BatchSpanProcessor does not trigger export timeout
Describe the bug Despite the introduction of a delay that is longer than the timeout on both the exporter (using a wrapper class) and my custom-built collector, the export timeout does not affect the export call.
Steps to reproduce This was the setup I used to test the timeout on the exporter.
@Bean
public OpenTelemetrySdk autoconfiguredSdk() {
return AutoConfiguredOpenTelemetrySdk.builder()
.addPropertiesSupplier(() -> properties)
.addSpanExporterCustomizer((spanExporter, configProperties) -> new CustomSpanExporter(spanExporter))
.setResultAsGlobal()
.build()
.getOpenTelemetrySdk();
}
@AllArgsConstructor
public class CustomSpanExporter implements SpanExporter {
private final SpanExporter delegate;
@Override
public CompletableResultCode export(Collection<SpanData> spans) {
try {
Thread.sleep(35000);
} catch (InterruptedException e) {
Thread.currentThread().interrupt();
throw new RuntimeException("Sleep interrupted", e);
}
return delegate.export(spans);
}
@Override
public CompletableResultCode flush() {
return delegate.flush();
}
@Override
public CompletableResultCode shutdown() {
return delegate.shutdown();
}
@Override
public void close() {
delegate.close();
}
}
The setup for the collector involves creating a collector server (in my case, a gRPC one) with a timeout immediately after receiving the request.

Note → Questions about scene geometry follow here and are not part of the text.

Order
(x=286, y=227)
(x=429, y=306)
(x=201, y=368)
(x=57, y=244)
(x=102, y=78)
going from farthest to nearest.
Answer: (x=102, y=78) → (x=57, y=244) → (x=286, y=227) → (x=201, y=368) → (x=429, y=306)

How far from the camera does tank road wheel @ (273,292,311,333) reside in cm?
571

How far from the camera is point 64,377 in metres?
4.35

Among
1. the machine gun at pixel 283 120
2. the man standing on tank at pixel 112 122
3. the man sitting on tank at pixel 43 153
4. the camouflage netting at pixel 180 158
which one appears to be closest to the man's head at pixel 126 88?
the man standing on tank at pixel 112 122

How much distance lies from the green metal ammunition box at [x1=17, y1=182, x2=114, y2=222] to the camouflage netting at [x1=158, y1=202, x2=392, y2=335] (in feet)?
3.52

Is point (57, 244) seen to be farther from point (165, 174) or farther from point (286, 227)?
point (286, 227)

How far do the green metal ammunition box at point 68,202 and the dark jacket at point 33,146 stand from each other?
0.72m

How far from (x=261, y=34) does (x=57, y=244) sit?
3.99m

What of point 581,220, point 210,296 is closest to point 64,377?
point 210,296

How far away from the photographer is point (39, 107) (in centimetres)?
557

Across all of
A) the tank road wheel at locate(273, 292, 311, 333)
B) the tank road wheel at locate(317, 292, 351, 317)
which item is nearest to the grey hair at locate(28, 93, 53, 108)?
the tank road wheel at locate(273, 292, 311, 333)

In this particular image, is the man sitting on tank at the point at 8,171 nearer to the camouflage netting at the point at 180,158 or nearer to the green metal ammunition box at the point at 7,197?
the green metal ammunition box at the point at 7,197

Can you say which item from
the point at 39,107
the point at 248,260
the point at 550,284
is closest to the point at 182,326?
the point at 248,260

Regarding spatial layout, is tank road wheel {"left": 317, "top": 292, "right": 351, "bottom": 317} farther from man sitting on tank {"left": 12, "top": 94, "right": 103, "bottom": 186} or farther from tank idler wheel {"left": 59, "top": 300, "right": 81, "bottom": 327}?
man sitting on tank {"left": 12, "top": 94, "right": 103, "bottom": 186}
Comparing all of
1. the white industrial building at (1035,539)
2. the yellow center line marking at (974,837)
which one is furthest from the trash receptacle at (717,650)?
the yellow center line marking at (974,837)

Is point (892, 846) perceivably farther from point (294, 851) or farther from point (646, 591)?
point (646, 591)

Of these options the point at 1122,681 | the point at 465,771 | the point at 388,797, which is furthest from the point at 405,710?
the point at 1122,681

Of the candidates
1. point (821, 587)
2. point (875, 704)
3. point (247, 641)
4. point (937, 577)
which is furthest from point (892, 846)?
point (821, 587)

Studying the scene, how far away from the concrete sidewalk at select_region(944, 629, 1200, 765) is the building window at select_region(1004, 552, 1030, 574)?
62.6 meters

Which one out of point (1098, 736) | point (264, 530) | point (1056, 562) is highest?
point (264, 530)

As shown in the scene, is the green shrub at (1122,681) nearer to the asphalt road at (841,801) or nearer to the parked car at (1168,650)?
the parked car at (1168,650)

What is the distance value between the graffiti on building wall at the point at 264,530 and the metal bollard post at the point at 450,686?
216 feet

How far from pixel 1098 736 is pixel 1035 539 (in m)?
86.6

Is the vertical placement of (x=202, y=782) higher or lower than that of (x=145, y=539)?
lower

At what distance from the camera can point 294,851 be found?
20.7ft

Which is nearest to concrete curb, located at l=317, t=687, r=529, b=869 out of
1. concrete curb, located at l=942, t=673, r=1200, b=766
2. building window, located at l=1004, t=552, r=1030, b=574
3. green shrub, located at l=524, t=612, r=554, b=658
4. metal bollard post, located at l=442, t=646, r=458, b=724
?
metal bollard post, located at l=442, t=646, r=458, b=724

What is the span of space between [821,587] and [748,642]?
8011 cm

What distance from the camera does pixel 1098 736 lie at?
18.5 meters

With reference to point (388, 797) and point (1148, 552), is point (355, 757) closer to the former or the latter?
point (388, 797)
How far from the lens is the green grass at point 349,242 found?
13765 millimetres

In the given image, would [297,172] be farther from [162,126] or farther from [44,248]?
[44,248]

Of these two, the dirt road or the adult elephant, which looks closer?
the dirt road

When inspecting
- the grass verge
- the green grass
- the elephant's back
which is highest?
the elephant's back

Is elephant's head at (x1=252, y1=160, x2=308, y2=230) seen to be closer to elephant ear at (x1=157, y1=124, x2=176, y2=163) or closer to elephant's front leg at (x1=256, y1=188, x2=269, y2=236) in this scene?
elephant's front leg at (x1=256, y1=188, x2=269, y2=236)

Although otel.exporter.otlp.timeout, by default, is 10 seconds (lower than otel.bsp.export.timeout's default), meaning the HTTP request times out before the exporter does, I have tested with a lower export timeout, in which case the request finalises normally.
What did you expect to see?
I expected to have my export interrupted after the value set for otel.bsp.export.timeout (by default, 30 seconds).
What did you see instead? Instead, the export progressed as normal.
What version and what artifacts are you using?
io.opentelemetry.instrumentation:opentelemetry-spring-boot-starter:jar:2.13.1
io.opentelemetry:opentelemetry-sdk:jar:1.47.0
My pom.xml:
<dependency>
<groupId>io.opentelemetry.instrumentation</groupId>
<artifactId>opentelemetry-spring-boot-starter</artifactId>
</dependency>
<dependency>
<groupId>io.opentelemetry</groupId>
<artifactId>opentelemetry-sdk-extension-autoconfigure</artifactId>
</dependency>
Environment Oracle Linux Server 8.9 openjdk version "17.0.14" 2025-01-21 LTS OpenJDK Runtime Environment (Red_Hat-17.0.14.0.7-3.0.1) (build 17.0.14+7-LTS) OpenJDK 64-Bit Server VM (Red_Hat-17.0.14.0.7-3.0.1) (build 17.0.14+7-LTS, mixed mode, sharing)
Additional context If this is the expected behaviour, any help on how to test this property would be appreciated.
I looked into this issue and the reason the timeout never triggers is that BatchSpanProcessor calls spanExporter.export() synchronously on the worker thread. Since the exporter blocks (e.g., Thread.sleep(35000)), the worker thread never reaches the result.join(exportTimeout) call, so the timeout logic cannot run.
To enforce the timeout, the exporter call needs to run in a separate thread (via ExecutorService), so the worker can do future.get(timeout) and cancel/interrupt it when the timeout expires.
If this approach is acceptable, I can prepare a patch.
I'd be willing to look at a patch for this, but I don't think it's a terribly important bug, TBH. blocking the export thread seems like a bad idea, and isn't a particularly realistic test case. Is this actually impacting real production use-cases?
Got it, thanks for the clarification. And no — this isn’t impacting a real production setup. I was testing the timeout behavior and noticed it never triggers.